Are there conferences coming online this year, or is that an in-progress initiative?

In-progress.

 

I would imagine that would have implications for predraft rankings and scouting.

Yeah, that’s when you know people are using the data is when they start asking “hey what about college data” then you know they are measuring player performance based on that data and they think they’ve found something so they want to measure incoming players on those metrics.

 

How frequently do you get those types of questions?

Quite a bit.

 

Is that the next thing people say “this is cool. When do I see it for college players.”

Yup. And then you ask “but are you willing to pay for it?” and the answer is usually “of course not, but I really want it”

 

So you’d say two-thirds of the teams are fairly actively using the system?

That other third breaks down about half of that third is doing everything in-house and then the other half, everyone has access to the web plaftorm and a lot of teams are heavy users, but some teams just want custom excel-based reports that we send to them after every game, and we work with them that way. They don’t want to log in to look at something, but they are happy to look at in a Word or PDF format.

 

Brian and I talked about the partnership with Catapult last spring and now that he’s working there is that progressing?

Obviously, I have a good relationship with Brian and we continue to work together on a daily basis. It’s really merging best-of-breeds in terms of practice tracking and in-game performance metrics. It’s measuring athlete load and athlete performance, how do we manage that over the court of the season. LeBron going to Cleveland, how do they manage his minute. More importantly how do they manage his athletic load? If you compare a guy like LeBron with  Luol Deng, they could do the exact things on the floor, that’s still going to be harder on LeBron because of his sheer size.

Unless you’re Gregg Popovich and you just do whatever you want, you’re probably not going to be able to influence LeBron’s playing time — coaches are putting their lineups together to win every game. So how trainers and strength and conditioning coaches use practice to learn about how to we best prepare players for the next game? And now with Catapult and SportVU you’re able to manage that across the full infrastructure.

So what can you tell me about stuff that’s new this year? 

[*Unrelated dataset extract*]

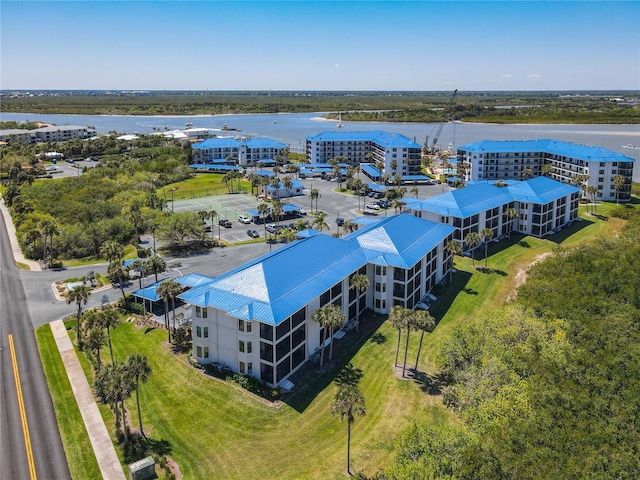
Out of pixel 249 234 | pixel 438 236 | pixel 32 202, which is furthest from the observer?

I can’t talk too much about it because we haven’t finalized our plans for the new things coming on NBA.com this season. Hopefully it we’ll be doing more and more over the course of the season and not just releasing it all at the start of the season and having it be static over the course of the season.

 

Can I make a date to talk again closer to the season to talk again once that becomes finalized? From a fan perspective, a walk through the new goodies is something people would be interested!

We could do something closer to the season. I can tell you the biggest differences are that it’s going to be more visual and more interactive. Quick snippets that people can share easily. Making it much easier to go to a player page and look at player tendencies and play types. Making it easier for player comparisons and stuff like that.